Exercise input:

----

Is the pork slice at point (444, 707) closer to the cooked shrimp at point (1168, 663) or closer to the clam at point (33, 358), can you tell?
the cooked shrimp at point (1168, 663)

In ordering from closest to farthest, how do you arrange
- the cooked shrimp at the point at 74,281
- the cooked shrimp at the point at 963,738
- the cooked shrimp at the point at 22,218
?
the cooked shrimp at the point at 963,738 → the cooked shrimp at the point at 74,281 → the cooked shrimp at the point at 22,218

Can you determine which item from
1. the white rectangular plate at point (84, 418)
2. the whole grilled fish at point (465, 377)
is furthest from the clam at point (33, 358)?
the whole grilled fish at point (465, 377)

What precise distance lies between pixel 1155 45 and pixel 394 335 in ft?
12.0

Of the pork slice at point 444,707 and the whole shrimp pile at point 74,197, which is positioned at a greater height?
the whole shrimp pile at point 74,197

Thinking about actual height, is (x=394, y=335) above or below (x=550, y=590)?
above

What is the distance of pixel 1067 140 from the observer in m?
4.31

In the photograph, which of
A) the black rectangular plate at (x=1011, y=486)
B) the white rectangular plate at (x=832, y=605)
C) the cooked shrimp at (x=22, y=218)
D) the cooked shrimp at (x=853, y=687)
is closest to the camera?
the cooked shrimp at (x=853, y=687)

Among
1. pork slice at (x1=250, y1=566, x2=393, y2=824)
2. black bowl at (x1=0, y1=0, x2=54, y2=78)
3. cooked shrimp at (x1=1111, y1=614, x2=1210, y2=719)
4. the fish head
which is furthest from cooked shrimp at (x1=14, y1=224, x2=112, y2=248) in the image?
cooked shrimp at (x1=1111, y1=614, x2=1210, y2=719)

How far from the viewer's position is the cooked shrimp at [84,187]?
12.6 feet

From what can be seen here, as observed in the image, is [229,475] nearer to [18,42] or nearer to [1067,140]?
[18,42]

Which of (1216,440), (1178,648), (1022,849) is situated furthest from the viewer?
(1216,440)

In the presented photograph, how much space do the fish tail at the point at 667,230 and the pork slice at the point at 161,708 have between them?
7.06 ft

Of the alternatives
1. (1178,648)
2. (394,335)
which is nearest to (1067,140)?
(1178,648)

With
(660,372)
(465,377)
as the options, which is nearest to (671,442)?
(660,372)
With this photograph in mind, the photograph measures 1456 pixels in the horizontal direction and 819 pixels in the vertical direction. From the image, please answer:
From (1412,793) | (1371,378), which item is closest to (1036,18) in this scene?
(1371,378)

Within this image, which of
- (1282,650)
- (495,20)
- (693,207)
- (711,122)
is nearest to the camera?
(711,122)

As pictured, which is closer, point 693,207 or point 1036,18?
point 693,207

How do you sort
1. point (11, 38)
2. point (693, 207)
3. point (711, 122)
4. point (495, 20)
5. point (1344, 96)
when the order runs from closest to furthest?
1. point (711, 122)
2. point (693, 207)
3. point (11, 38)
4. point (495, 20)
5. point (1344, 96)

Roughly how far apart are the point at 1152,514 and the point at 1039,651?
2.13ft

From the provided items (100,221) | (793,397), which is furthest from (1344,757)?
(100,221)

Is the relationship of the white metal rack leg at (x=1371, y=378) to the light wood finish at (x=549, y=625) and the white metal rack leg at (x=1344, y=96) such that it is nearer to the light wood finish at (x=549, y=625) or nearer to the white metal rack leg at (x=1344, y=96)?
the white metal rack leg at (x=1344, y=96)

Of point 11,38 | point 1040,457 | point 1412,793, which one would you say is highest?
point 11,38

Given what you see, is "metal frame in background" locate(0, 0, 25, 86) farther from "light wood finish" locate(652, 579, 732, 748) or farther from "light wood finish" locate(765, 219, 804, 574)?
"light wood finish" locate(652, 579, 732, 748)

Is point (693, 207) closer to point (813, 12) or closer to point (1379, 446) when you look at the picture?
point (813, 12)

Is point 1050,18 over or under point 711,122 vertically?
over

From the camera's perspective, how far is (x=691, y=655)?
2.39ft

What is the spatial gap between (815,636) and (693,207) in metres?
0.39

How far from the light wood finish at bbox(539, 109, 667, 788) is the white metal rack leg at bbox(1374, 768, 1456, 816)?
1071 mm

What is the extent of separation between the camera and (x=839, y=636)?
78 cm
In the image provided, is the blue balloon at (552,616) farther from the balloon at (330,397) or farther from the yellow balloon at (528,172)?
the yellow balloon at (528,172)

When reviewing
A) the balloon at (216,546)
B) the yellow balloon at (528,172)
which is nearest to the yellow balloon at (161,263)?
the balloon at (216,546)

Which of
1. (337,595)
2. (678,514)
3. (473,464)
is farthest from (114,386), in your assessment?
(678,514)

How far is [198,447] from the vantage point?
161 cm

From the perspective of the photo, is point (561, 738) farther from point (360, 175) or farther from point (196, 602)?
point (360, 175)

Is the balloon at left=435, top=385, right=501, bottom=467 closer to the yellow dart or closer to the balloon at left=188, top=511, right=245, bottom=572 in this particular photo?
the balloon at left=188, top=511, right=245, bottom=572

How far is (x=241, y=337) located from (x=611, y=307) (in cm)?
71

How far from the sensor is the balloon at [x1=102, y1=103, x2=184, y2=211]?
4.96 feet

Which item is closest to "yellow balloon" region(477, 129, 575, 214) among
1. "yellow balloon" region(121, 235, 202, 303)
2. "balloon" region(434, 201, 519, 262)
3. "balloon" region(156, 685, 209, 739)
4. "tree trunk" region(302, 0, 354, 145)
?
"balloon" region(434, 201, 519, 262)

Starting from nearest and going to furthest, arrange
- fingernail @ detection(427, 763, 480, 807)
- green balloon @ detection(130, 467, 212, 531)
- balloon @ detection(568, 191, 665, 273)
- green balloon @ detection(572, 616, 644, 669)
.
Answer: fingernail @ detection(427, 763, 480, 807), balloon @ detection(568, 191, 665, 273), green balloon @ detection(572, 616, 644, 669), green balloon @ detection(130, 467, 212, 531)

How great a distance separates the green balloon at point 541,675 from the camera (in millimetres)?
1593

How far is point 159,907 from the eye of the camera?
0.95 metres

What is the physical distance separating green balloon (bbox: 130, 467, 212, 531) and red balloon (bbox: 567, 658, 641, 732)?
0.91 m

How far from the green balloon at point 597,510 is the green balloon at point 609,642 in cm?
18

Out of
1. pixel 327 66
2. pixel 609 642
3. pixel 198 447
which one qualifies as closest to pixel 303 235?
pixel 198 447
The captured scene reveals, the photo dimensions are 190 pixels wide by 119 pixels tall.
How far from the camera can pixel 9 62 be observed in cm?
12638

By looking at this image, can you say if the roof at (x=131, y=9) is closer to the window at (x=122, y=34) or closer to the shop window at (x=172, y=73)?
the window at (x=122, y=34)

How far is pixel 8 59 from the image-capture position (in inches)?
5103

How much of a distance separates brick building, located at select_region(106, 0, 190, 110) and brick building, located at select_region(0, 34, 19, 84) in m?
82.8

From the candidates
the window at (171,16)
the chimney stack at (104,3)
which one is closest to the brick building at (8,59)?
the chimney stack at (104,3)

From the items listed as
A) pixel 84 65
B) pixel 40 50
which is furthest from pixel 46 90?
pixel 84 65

----

Write out every entry again, keeping each line exactly the same.

Is the pork slice at point (444, 707) closer to the cooked shrimp at point (1168, 663) or closer to the clam at point (33, 358), can you tell?
the cooked shrimp at point (1168, 663)

In ordering from closest to farthest, how do you arrange
- the cooked shrimp at the point at 74,281
- the cooked shrimp at the point at 963,738
- the cooked shrimp at the point at 22,218
?
the cooked shrimp at the point at 963,738 → the cooked shrimp at the point at 74,281 → the cooked shrimp at the point at 22,218

Can you determine which item from
1. the white rectangular plate at point (84, 418)
2. the whole grilled fish at point (465, 377)
is furthest from the clam at point (33, 358)?
the whole grilled fish at point (465, 377)

What precise distance lies between pixel 1155 45 and pixel 394 335 in ft?
12.0

Of the pork slice at point 444,707 and the whole shrimp pile at point 74,197, which is positioned at a greater height?
the whole shrimp pile at point 74,197

Thinking about actual height, is (x=394, y=335) above or below (x=550, y=590)?
above

What is the distance of pixel 1067 140 from the observer in m?
4.31

In the photograph, which of
A) the black rectangular plate at (x=1011, y=486)
B) the white rectangular plate at (x=832, y=605)
C) the cooked shrimp at (x=22, y=218)
D) the cooked shrimp at (x=853, y=687)
is closest to the camera?
the cooked shrimp at (x=853, y=687)

Among
1. pork slice at (x1=250, y1=566, x2=393, y2=824)
2. black bowl at (x1=0, y1=0, x2=54, y2=78)
3. cooked shrimp at (x1=1111, y1=614, x2=1210, y2=719)
4. the fish head
which is furthest from cooked shrimp at (x1=14, y1=224, x2=112, y2=248) in the image?
cooked shrimp at (x1=1111, y1=614, x2=1210, y2=719)

How far from the viewer's position is the cooked shrimp at [84,187]?
12.6 feet

From what can be seen here, as observed in the image, is [229,475] nearer to [18,42] or nearer to [1067,140]?
[18,42]

Which of (1216,440), (1178,648), (1022,849) is situated furthest from the viewer?
(1216,440)

In the presented photograph, how much space do the fish tail at the point at 667,230 and the pork slice at the point at 161,708 have between them?
7.06 ft

Of the alternatives
1. (1178,648)
2. (394,335)
which is nearest to (1067,140)?
(1178,648)

With
(660,372)
(465,377)
as the options, which is nearest to (671,442)?
(660,372)
With this photograph in mind, the photograph measures 1456 pixels in the horizontal direction and 819 pixels in the vertical direction. From the image, please answer:
From (1412,793) | (1371,378), which item is closest to (1036,18) in this scene?
(1371,378)

Within this image, which of
- (1282,650)
- (495,20)
- (693,207)
- (711,122)
is nearest to the camera?
(711,122)

As pictured, which is closer, point 693,207 or point 1036,18?
point 693,207

How do you sort
1. point (11, 38)
2. point (693, 207)
3. point (711, 122)
4. point (495, 20)
5. point (1344, 96)
when the order runs from closest to furthest?
1. point (711, 122)
2. point (693, 207)
3. point (11, 38)
4. point (495, 20)
5. point (1344, 96)

Roughly how far apart are the point at 1152,514 and the point at 1039,651?
2.13ft

From the provided items (100,221) | (793,397), which is furthest from (1344,757)?
(100,221)

Is the relationship of the white metal rack leg at (x=1371, y=378) to the light wood finish at (x=549, y=625) and the white metal rack leg at (x=1344, y=96) such that it is nearer to the light wood finish at (x=549, y=625) or nearer to the white metal rack leg at (x=1344, y=96)?
the white metal rack leg at (x=1344, y=96)

Of point 11,38 | point 1040,457 | point 1412,793, which one would you say is highest?
point 11,38

Given what you see, is "metal frame in background" locate(0, 0, 25, 86) farther from "light wood finish" locate(652, 579, 732, 748) or farther from "light wood finish" locate(765, 219, 804, 574)?
"light wood finish" locate(652, 579, 732, 748)

Is point (693, 207) closer to point (813, 12) or closer to point (1379, 446) when you look at the picture?
point (813, 12)

Is point 1050,18 over or under point 711,122 vertically?
over

From the camera's perspective, how far is (x=691, y=655)?
2.39ft

What is the spatial gap between (815,636) and (693,207) in metres?
0.39

How far from the light wood finish at bbox(539, 109, 667, 788) is the white metal rack leg at bbox(1374, 768, 1456, 816)?
1071 mm

What is the extent of separation between the camera and (x=839, y=636)?
78 cm
In the image provided, is the blue balloon at (552,616) farther from the balloon at (330,397) or farther from the yellow balloon at (528,172)?
the yellow balloon at (528,172)

When reviewing
A) the balloon at (216,546)
B) the yellow balloon at (528,172)
which is nearest to the yellow balloon at (161,263)?
the balloon at (216,546)

Which of
1. (337,595)
2. (678,514)
3. (473,464)
is farthest from (114,386), in your assessment?
(678,514)

How far is [198,447] from the vantage point?
161 cm

From the perspective of the photo, is point (561, 738) farther from point (360, 175) or farther from point (196, 602)?
point (360, 175)

Is the balloon at left=435, top=385, right=501, bottom=467 closer to the yellow dart or closer to the balloon at left=188, top=511, right=245, bottom=572 in this particular photo?
the balloon at left=188, top=511, right=245, bottom=572

How far is (x=241, y=337) located from (x=611, y=307) (in cm)?
71

How far from the sensor is the balloon at [x1=102, y1=103, x2=184, y2=211]?
4.96 feet

Which item is closest to "yellow balloon" region(477, 129, 575, 214) among
1. "yellow balloon" region(121, 235, 202, 303)
2. "balloon" region(434, 201, 519, 262)
3. "balloon" region(156, 685, 209, 739)
4. "tree trunk" region(302, 0, 354, 145)
?
"balloon" region(434, 201, 519, 262)

Starting from nearest and going to furthest, arrange
- fingernail @ detection(427, 763, 480, 807)
- green balloon @ detection(130, 467, 212, 531)
- balloon @ detection(568, 191, 665, 273)
- green balloon @ detection(572, 616, 644, 669)
.
Answer: fingernail @ detection(427, 763, 480, 807), balloon @ detection(568, 191, 665, 273), green balloon @ detection(572, 616, 644, 669), green balloon @ detection(130, 467, 212, 531)

How great a distance separates the green balloon at point 541,675 from the camera (in millimetres)?
1593

How far is point 159,907 from the eye of the camera?
0.95 metres

What is the physical distance separating green balloon (bbox: 130, 467, 212, 531) and red balloon (bbox: 567, 658, 641, 732)?
0.91 m

How far from the green balloon at point 597,510 is the green balloon at point 609,642 in cm?
18

Out of
1. pixel 327 66
2. pixel 609 642
3. pixel 198 447
which one qualifies as closest to pixel 303 235?
pixel 198 447
The captured scene reveals, the photo dimensions are 190 pixels wide by 119 pixels tall.
How far from the camera can pixel 9 62 be observed in cm?
12638

By looking at this image, can you say if the roof at (x=131, y=9) is closer to the window at (x=122, y=34) or closer to the shop window at (x=172, y=73)?
the window at (x=122, y=34)

How far is pixel 8 59 from the image-capture position (in inches)?
5103

How much of a distance separates brick building, located at select_region(106, 0, 190, 110) and brick building, located at select_region(0, 34, 19, 84) in m?
82.8

From the candidates
the window at (171,16)
the chimney stack at (104,3)
which one is closest to the brick building at (8,59)?
the chimney stack at (104,3)

From the items listed as
A) pixel 84 65
B) pixel 40 50
which is furthest from pixel 46 90?
pixel 84 65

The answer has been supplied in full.